The pathos of the festival — to say nothing of Art Week itself– was completely out of place: it’s cotton harvesting time. So, while foreign visitors and Uzbekistan’s Zil-driving elite were enjoying films and fashion, regular citizens were slaving away on the cotton fields. Of course, there wasn’t a single film about this issue in the festival; only government-sponsored films were shown, and these tend to be standard, clean and harmless, made by directors who are often far removed from the people.

Contrast this situation with the nearly simultaneous “Reformat” festival in Bishkek. Uzbekistan had two really good representatives there, talented hard-edged directors who prefer to shoot only sharp independent films about real issues — neither of whom, by the way, were invited to participate in Googoosha’s spectacle. One of them even won the Grand Prix for Best Film!

That Grand Prix went to the documentary “The Angel … and two of her husband’s” Oleg Karpov and Umida Akhmedova, a notorious Uzbek director. In 2010, she was convicted in “Libel and insult of the Uzbek people” for her film, “The Burden of Virginity” (which you, dear reader, can watch on Vimeo here and here). In Karpov’swords,

“In this new movie, there is no politics. The film — about love and paradoxes of home life — focuses upon a woman who lives with her two husbands in the same apartment. The entire film is built on contrasts. All thingsĀ in this film are very absurd. For example, one of the men of this woman is a Muslim who sings in the choir of the Russian Orthodox Church.”

He added, concerning “Reformat”,

The festival ‘Reformat’, as well as our own festival CAFIF, consist of films that are outside of the [regular] cinematic process: video art, documentaries, games, student films. The ideology is similar in both festivals, but in Kyrgyzstan there were cash prizes [i.e., real appreciation for our work]. It’s funny. [W]e won USD 700 with the Grand Prix; this is our the most successful film.

We [i.e., Central Asians] need more such festivals [...]. Previously, nothing similiar was happening in Uzbekistan or Kyrgyzstan. It’s a fresh move, and I hope that they will turn into something systematic, permanent.

Uzbekistan is a very rich country, and not just in terms of its natural resources. Its people can be supremely talented, but they too often get tossed aside for the glory of Googoosha.
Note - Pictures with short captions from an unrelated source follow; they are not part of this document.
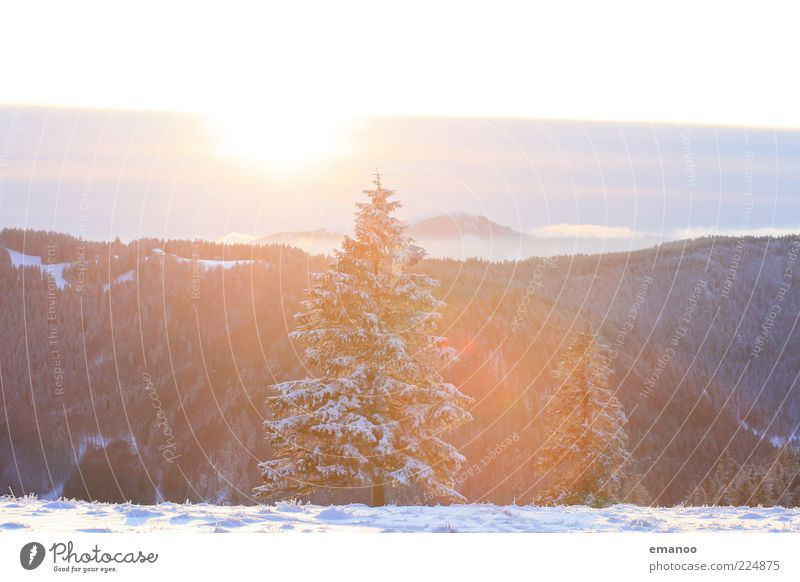 Nature Tree Plant Sun Winter Far-off places Forest Cold Snow Environment Mountain Landscape Bright Weather Ice Esthetic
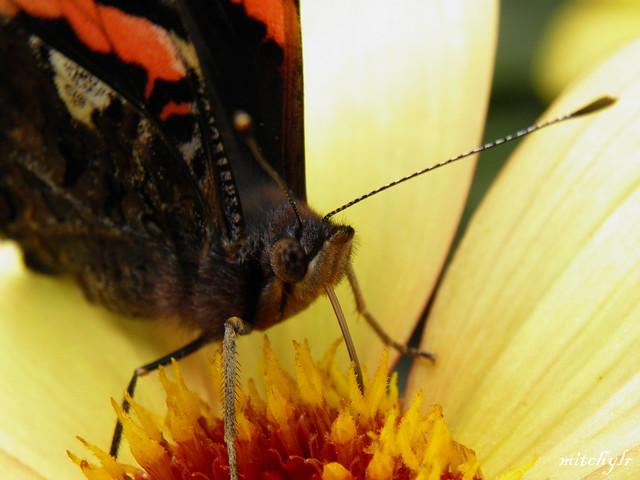 Butterfly Feeding 1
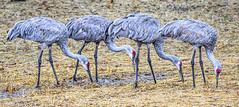 Our Back Yard (Wes Iversen) Tags: grandblanc htt michigan sandhillcranes tamron150600mm texturaltuesday birds nature straw water wildlife sunrays5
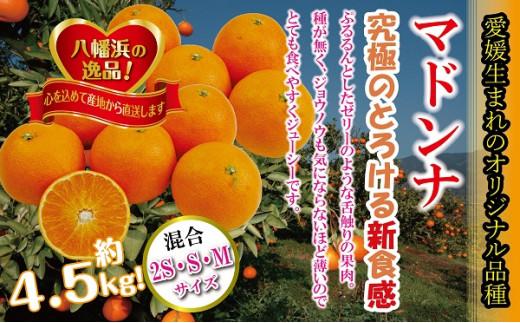 C39-31.ぷるぷる新食感!!「マドンナ」約4.5kg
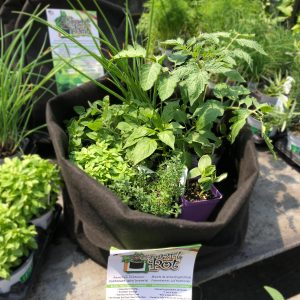 Kit salade grecque jardin Pro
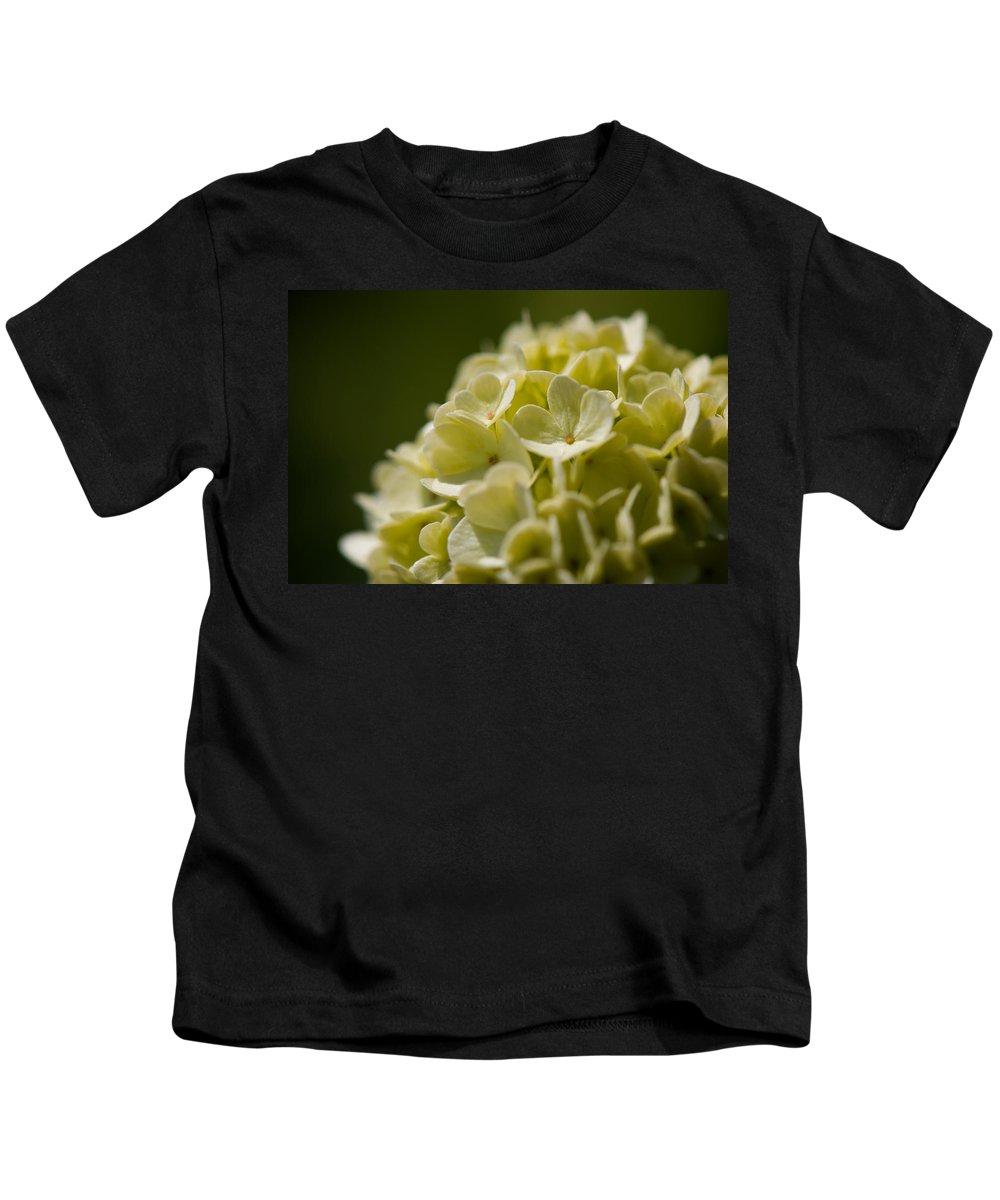 Hydrangea Kids T-Shirt featuring the photograph Lime Hydrangea by Lisa Knechtel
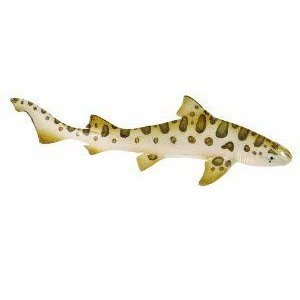 Safari Ltd Wild Safari Sea Life Leopard Shark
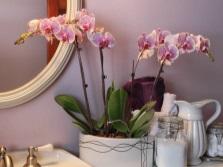Уход за растениями в ванной комнате без окна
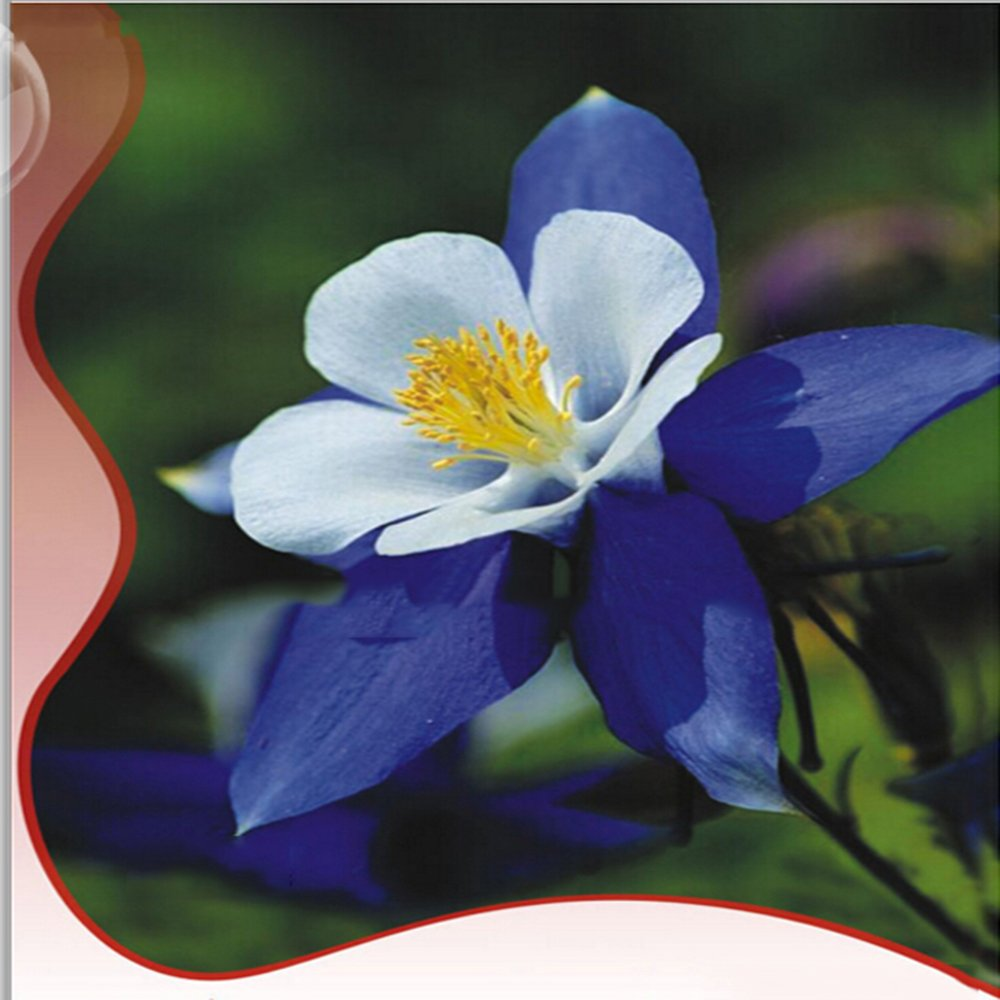 Amazon best garden seeds rare blue columbines aquilegia seeds amazon best garden seeds rare blue columbines aquilegia seeds balcony bonsai plant flowers seeds original pack 55 seeds hardy beautiful flower izmirmasajfo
Screen capture from "Generation of Port Wine" by Barkovsky

My impression — and not just mine, considering the awards given — is that Uzbek filmmakers represented in ‘Reformat’ looked very presentable. There seven Uzbek films shown [in total]. The film ‘Generation of Port Wine’ by Alexander Barkovsky, who received the third prize of the festival, was perceived as very personal, despite the fact that this movie is about Tashkent youth. [His] characters were familiar with the audience, they were recognizable. The film has a very serious energy.

Barkovsky is one of the most extraordinary video artists in Uzbekistan. His film, “The Generation of Port Wine”, is a documentary sketch of the life about street punks in Tashkent in 1998, full of existential nightmare. In his own words:

“The film was shot in 1998, when there was a a popular party-point called ‘Hitchhiking’ among punks in Tashkent, in the area of the last bus stop ‘Square’, which is now demolished [Ed.: For more information, check out NewEurasia's post on Tashkent's sudden physical transformation]. My friend from Moscow brought a video camera, and all summer I was with this camera, shooting different things. One day, I was in a cafe on the ‘Hitchhiking’ place where punks gathered. The footage laid in my house for ten years, [until] 2008, when I digitized it and spent two years editing it.

“It’s a human story of the generation of the Nineties, of which I was a member. At that time, the mass culture had not yet mixed all the people up in one heap. People were clearly divided into groups for ideological and aesthetic reasons.”

As for his motivations to film, Barkovsky remarked,

“I care about movies and life in general as a director, not for the sake of festivals. There are thousands of festivals in the world. I don’t care about ‘Golden Guepard’. [However,] I would like to participate, but for [obvious] reasons, none of my movies will work there. [T]hey did not even call me. [By contrast,] representatives from other festivals call sometimes.